IKEA’s research and design laboratory SPACE10 has launched a project to explore how solar power can combine with blockchain technology.
Copenhagen-based SPACE10 is running the SolarVille project in collaboration with blockchain experts BLOC and Blocktech.
“Centralised energy systems are often too slow and economically inadequate to reach the billion people who remain locked in energy poverty,” said Bas Van De Poel, creative director at SPACE10.
“SolarVille showcases that, when working in tandem, technologies such as solar panels, microgrids and blockchain open new opportunities: off-grid systems allowing people to leapfrog traditional grid electricity.”
He said SolarVille is intended to create “the prototype for a realistic, scalable self-sufficient, community-driven solar microgrid, including a fully working energy trading platform enabled by blockchain technology”.
The plan is that while some households will generate their own energy using solar panels, other homes automatically purchase the excess electricity generated in the community directly from the producer.
Using remote sensors and distributed ledger systems, the transaction network enables self-sufficient monitoring and optimisation of distributed energy resources in a localised network setting – “a miniature neighbourhood completely powered by solar energy” says Van De Poel.
He explained that SolarVille wants to exploit two key concepts: to capture the huge advantages that the modular nature of solar PV can deliver; and then enhance those advantages by utilising blockchain technology.

■ Dataset entries

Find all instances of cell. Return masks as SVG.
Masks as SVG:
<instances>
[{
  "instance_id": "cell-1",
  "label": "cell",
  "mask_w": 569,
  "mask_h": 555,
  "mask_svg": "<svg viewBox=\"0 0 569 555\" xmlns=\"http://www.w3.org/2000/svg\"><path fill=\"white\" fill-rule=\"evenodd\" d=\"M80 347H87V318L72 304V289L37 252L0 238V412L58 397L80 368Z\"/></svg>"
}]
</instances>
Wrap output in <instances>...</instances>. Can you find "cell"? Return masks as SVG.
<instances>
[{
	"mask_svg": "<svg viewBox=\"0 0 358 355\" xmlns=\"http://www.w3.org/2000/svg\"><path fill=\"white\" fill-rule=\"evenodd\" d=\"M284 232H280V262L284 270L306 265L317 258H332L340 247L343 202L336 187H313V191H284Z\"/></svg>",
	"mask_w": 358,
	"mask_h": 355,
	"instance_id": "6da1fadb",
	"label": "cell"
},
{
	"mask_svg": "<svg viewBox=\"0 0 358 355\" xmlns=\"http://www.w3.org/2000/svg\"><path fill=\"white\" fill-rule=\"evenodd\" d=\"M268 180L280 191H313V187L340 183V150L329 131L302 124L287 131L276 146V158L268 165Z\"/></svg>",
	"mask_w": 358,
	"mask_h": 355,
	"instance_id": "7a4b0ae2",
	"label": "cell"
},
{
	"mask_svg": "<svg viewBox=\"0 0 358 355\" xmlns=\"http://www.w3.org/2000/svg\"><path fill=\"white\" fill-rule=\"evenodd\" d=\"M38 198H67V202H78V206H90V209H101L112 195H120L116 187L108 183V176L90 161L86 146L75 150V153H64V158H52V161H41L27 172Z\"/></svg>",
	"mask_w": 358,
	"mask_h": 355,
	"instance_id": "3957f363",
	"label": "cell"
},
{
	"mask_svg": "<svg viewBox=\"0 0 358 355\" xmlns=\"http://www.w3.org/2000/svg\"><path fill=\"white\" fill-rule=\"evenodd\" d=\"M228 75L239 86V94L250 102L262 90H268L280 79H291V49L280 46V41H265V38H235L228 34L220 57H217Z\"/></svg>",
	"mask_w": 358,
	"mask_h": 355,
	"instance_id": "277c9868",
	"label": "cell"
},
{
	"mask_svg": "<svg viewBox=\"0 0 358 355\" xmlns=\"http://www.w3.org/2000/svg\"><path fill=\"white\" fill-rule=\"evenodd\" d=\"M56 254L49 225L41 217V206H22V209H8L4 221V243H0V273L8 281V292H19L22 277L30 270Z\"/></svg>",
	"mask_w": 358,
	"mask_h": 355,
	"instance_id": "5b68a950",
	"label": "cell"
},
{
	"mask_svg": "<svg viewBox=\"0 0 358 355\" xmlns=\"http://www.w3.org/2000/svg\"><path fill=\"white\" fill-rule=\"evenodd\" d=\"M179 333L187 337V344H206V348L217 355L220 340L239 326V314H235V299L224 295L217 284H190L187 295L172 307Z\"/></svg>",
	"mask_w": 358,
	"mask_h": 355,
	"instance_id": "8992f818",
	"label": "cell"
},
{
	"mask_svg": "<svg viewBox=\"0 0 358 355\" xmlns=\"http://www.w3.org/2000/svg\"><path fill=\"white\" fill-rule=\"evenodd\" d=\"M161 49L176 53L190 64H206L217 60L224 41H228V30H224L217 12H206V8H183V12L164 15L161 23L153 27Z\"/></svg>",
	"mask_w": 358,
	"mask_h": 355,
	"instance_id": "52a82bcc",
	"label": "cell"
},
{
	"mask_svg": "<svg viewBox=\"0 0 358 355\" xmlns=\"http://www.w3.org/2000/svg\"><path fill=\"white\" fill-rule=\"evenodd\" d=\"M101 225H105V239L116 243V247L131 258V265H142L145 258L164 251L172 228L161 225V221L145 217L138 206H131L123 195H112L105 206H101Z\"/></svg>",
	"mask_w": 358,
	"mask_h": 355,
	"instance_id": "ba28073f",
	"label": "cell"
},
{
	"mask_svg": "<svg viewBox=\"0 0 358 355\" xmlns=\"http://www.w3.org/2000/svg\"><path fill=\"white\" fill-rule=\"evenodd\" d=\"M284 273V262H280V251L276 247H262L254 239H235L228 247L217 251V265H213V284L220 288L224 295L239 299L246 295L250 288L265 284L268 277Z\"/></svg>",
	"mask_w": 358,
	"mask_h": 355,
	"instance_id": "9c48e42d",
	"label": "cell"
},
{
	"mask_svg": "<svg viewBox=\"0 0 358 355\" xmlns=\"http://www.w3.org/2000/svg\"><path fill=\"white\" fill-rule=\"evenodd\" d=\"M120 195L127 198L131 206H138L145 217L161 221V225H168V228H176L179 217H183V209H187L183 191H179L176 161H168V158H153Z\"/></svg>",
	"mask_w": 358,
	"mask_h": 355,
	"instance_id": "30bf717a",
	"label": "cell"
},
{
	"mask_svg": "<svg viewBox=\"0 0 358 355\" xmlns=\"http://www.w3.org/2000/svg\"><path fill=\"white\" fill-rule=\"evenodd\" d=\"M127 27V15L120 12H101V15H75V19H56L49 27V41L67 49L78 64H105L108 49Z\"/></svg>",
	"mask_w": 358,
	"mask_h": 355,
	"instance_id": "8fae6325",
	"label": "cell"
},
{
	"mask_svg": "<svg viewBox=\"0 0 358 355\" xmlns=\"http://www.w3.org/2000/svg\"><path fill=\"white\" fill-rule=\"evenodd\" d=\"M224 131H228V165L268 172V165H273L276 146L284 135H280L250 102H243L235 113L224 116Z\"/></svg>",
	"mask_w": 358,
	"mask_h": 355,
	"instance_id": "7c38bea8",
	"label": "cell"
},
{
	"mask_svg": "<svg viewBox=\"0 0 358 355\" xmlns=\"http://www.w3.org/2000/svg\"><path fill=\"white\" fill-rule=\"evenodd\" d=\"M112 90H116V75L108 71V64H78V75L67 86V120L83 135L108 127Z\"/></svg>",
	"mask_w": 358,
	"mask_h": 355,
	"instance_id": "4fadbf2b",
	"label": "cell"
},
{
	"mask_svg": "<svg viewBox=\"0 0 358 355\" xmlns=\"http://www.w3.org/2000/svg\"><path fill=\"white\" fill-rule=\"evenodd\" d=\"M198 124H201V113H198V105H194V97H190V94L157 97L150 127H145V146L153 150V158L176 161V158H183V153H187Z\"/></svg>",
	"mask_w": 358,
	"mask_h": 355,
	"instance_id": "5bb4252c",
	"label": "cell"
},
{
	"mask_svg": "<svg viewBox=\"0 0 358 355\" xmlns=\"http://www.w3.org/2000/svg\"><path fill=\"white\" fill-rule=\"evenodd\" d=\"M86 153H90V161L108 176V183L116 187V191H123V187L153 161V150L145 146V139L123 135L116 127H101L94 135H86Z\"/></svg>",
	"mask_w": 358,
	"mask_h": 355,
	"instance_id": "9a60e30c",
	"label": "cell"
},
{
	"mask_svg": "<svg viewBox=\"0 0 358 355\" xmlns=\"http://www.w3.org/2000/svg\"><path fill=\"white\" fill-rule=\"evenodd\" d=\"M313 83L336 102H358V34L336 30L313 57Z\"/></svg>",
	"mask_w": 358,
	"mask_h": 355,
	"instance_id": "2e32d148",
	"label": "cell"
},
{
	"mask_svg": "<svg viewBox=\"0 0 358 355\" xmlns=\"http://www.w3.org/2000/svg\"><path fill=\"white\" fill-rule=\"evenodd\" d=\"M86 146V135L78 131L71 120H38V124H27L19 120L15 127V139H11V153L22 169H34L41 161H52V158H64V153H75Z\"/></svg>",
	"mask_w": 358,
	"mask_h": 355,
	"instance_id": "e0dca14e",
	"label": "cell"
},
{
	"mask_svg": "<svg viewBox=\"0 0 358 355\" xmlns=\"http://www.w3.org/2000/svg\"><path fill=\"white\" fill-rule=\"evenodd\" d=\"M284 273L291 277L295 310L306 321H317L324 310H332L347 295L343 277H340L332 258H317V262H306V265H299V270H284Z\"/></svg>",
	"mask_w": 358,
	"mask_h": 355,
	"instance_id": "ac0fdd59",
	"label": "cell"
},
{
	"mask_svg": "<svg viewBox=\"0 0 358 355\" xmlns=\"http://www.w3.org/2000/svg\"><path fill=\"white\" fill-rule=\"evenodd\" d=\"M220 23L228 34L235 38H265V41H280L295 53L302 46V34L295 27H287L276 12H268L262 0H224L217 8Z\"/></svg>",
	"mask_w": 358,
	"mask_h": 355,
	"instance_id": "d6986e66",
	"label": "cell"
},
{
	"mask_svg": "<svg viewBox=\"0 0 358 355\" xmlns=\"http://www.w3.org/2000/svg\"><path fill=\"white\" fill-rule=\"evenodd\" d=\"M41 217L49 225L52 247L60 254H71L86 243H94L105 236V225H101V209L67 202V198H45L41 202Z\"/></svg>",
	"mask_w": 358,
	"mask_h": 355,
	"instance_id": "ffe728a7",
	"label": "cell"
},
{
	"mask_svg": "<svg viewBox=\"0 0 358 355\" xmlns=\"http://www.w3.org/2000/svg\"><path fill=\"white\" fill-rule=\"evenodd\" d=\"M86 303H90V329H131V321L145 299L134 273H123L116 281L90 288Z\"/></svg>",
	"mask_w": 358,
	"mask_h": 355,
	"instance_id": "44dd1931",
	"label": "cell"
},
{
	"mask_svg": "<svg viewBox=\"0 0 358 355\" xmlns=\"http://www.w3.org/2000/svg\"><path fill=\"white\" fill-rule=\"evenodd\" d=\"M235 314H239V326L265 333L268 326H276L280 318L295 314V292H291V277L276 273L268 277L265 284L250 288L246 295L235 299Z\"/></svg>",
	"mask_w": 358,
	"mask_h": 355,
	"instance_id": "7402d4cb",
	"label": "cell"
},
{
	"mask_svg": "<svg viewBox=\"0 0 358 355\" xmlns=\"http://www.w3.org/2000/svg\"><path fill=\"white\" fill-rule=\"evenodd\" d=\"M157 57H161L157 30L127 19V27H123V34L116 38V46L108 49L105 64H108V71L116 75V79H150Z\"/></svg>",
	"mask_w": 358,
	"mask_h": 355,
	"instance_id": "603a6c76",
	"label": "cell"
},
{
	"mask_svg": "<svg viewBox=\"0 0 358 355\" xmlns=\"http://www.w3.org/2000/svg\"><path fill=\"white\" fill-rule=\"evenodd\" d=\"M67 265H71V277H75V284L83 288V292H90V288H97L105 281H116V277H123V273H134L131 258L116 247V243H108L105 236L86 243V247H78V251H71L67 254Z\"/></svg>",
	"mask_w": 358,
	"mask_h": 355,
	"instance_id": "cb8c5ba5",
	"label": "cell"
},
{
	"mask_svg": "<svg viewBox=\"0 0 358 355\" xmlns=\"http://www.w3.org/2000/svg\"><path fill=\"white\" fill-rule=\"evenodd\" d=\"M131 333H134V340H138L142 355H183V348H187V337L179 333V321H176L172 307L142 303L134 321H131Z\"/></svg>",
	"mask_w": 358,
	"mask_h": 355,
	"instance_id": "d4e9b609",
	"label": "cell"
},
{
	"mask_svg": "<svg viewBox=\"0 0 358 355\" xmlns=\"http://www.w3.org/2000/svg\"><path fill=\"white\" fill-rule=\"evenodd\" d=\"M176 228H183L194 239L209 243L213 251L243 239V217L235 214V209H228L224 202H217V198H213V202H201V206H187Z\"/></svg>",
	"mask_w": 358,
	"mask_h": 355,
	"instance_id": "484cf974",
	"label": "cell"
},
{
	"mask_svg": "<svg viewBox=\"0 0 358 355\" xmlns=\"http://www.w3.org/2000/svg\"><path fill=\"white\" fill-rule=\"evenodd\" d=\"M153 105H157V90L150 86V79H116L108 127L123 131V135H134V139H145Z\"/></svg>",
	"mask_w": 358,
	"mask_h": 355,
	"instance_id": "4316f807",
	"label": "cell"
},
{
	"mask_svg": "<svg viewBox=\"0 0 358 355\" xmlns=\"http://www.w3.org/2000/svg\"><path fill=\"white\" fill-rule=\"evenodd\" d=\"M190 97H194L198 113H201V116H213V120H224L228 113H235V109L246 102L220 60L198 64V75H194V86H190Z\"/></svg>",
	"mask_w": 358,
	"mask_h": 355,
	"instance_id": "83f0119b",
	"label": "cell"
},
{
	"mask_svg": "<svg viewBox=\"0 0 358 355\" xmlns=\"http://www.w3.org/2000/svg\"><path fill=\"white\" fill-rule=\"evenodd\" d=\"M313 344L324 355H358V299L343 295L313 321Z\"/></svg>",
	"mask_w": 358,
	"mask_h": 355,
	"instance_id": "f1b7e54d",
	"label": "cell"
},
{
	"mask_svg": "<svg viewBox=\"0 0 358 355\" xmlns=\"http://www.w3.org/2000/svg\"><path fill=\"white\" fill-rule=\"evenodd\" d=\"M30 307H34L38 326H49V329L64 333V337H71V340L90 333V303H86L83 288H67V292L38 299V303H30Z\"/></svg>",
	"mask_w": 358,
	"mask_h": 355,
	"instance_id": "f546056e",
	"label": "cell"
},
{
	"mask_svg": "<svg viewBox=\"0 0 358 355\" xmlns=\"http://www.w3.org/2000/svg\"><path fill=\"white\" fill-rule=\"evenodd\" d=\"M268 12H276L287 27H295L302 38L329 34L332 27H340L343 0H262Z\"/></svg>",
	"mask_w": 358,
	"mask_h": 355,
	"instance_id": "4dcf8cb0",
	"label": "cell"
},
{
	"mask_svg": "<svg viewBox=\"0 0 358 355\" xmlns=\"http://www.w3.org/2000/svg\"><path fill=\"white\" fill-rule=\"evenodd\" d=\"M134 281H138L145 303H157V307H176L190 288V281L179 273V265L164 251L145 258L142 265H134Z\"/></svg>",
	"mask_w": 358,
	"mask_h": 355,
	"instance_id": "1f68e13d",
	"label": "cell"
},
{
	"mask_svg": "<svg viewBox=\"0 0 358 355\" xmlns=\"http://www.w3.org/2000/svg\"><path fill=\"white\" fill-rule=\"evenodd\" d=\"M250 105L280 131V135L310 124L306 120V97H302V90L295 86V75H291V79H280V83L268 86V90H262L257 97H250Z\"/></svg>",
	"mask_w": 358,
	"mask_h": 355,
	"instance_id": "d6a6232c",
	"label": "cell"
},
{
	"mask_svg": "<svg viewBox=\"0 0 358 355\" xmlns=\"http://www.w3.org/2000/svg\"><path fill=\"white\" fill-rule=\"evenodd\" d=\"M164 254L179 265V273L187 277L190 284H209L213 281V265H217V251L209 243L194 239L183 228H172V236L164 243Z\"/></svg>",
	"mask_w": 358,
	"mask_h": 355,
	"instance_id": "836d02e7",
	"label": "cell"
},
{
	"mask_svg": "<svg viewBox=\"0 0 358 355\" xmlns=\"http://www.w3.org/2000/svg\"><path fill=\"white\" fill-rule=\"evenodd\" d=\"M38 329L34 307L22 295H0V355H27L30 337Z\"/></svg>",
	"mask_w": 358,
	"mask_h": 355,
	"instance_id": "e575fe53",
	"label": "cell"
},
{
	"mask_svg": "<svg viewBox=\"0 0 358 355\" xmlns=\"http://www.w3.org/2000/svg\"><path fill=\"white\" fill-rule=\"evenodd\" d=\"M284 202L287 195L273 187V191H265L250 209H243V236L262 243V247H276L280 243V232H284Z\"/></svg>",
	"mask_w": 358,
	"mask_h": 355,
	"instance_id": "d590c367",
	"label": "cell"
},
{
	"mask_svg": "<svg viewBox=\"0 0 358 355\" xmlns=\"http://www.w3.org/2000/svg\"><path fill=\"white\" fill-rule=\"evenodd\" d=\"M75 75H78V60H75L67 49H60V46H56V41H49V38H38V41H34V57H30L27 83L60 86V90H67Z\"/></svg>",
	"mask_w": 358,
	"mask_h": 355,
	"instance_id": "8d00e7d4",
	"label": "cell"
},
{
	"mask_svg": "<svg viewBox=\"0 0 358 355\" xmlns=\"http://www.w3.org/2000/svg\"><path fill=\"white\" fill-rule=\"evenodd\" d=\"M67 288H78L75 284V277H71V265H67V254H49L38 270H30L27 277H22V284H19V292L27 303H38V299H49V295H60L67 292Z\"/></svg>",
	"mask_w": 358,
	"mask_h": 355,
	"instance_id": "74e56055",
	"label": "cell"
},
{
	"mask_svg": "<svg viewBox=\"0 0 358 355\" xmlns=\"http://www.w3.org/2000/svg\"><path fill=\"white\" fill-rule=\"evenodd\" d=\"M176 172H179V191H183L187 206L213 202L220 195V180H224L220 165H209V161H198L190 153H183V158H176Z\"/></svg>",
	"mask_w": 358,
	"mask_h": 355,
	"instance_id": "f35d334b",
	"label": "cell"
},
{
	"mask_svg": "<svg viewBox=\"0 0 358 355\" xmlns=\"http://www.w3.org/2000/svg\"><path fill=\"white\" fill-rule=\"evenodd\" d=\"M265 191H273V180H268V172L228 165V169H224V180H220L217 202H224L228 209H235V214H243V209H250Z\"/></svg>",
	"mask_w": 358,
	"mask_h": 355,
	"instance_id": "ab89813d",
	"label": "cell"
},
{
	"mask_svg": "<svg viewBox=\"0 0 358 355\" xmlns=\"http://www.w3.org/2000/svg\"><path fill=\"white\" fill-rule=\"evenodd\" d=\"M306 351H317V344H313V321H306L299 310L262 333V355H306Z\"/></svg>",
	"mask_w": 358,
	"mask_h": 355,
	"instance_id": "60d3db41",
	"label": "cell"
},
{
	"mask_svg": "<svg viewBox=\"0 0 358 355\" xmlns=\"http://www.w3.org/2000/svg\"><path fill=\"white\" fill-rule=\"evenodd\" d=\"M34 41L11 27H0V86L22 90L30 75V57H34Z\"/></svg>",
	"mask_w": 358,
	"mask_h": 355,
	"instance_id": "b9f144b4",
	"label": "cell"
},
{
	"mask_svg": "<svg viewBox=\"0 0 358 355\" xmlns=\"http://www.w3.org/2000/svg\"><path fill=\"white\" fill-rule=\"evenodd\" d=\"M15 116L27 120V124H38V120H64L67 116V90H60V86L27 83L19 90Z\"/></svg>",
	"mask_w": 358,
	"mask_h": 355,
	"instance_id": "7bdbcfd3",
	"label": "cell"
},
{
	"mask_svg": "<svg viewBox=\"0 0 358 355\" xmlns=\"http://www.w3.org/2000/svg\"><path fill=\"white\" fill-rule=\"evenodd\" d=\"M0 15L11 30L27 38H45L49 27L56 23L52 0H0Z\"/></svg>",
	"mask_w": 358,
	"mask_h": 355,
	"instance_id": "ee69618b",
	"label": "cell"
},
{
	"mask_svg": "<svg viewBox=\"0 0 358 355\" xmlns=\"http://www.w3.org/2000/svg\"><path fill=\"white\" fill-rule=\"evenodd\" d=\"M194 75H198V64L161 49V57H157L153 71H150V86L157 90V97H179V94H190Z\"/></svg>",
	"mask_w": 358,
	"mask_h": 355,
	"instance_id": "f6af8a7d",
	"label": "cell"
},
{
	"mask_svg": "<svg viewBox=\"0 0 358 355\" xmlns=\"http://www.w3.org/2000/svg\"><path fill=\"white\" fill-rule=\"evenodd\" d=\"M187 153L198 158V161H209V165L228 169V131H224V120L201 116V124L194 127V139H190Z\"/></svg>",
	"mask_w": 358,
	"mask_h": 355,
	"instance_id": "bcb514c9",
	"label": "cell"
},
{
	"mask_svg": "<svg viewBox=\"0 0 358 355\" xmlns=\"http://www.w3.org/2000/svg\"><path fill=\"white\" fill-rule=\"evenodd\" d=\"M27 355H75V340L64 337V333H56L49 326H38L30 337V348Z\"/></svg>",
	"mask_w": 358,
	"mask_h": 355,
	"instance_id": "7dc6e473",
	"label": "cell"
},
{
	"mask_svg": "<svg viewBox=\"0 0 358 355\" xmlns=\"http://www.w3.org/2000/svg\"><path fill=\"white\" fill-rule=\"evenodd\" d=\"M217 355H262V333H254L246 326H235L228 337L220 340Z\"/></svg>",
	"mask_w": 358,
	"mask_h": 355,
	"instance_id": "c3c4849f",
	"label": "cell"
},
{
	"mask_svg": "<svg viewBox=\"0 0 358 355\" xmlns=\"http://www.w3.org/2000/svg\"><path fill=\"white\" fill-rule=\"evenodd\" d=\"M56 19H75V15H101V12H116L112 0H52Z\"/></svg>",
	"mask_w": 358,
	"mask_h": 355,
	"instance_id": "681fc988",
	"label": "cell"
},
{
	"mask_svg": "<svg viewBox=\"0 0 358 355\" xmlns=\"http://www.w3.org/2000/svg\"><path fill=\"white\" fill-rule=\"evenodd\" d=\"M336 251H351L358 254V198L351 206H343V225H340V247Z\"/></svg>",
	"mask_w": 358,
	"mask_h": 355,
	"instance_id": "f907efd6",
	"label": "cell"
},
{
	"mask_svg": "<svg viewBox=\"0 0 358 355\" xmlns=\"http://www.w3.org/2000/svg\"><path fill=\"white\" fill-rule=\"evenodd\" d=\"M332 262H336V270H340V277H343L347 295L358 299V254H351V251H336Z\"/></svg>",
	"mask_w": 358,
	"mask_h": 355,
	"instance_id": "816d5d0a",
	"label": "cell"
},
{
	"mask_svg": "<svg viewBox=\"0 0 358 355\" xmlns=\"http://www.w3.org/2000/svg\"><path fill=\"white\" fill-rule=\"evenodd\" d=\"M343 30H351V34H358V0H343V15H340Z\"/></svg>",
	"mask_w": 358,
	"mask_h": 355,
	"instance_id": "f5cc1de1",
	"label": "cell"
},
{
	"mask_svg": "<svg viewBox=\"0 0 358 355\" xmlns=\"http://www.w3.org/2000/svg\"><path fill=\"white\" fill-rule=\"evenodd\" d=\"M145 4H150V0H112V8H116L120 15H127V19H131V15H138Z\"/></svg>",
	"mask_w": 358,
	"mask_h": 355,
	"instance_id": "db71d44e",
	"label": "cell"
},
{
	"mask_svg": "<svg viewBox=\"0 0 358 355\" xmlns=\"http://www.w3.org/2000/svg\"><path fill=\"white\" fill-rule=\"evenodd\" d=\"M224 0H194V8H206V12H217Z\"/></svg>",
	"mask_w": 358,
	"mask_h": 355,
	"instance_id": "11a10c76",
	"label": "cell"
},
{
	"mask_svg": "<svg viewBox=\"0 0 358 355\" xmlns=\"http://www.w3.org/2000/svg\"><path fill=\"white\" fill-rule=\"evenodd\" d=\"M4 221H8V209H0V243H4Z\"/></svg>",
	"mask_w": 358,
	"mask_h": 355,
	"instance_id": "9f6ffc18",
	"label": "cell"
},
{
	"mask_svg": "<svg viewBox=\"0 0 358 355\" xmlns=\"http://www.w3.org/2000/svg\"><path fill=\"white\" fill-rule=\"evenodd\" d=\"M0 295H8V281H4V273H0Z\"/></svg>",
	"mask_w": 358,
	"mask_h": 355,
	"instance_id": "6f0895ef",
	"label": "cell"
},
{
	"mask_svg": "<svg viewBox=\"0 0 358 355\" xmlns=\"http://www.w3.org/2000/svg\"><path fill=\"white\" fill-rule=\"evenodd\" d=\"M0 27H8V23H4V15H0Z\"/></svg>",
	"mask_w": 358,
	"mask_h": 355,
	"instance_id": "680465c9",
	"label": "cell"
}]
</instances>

■ What this exercise asks
1. Summarize the SolarVille text in two sentences.
2. Carry on the SolarVille text, beginning right after its final sentence.
These records were taken from a different source than the text.

■ Response list
1. SPACE10, IKEA's Copenhagen-based research and design laboratory, has launched the SolarVille project with blockchain experts BLOC and Blocktech to explore how solar power can combine with blockchain technology. The project aims to prototype a self-sufficient, community-driven solar microgrid in which some households generate their own energy with solar panels and other homes automatically buy the excess electricity directly from the producer through a blockchain-enabled trading platform.

2.
Solutions developed by BLOC and Blocktech will allow households to automatically trade energy with each another according to their individual needs.
Distributed ledger technology is used to log and manage the energy flow, verify and record transactions, and enable energy sharing via a microgrid. The distributed ledger technology enables smart contracts within the microgrid which self-execute when certain conditions are met.
“From a technical and blockchain-based point of view, the installation is true to an intended real world installation,” said Blocktech’s Thorkild Grothe-Møller.
“The project demonstrates that it is possible to provide a transaction-based system for the less privileged humans having little or no access to electricity, which is both tamper-free, secure against hacking and protected against central governance by powerful and sometimes corrupt companies and governments.”
The unveiling of SolarVille coincides with the release of a study from SPACE10 called ‘A Brighter Tomorrow: Solar Power and Its Importance to the World’s Energy Future’ , which champions solar microgrids as a pathway for widespread adoption of renewables.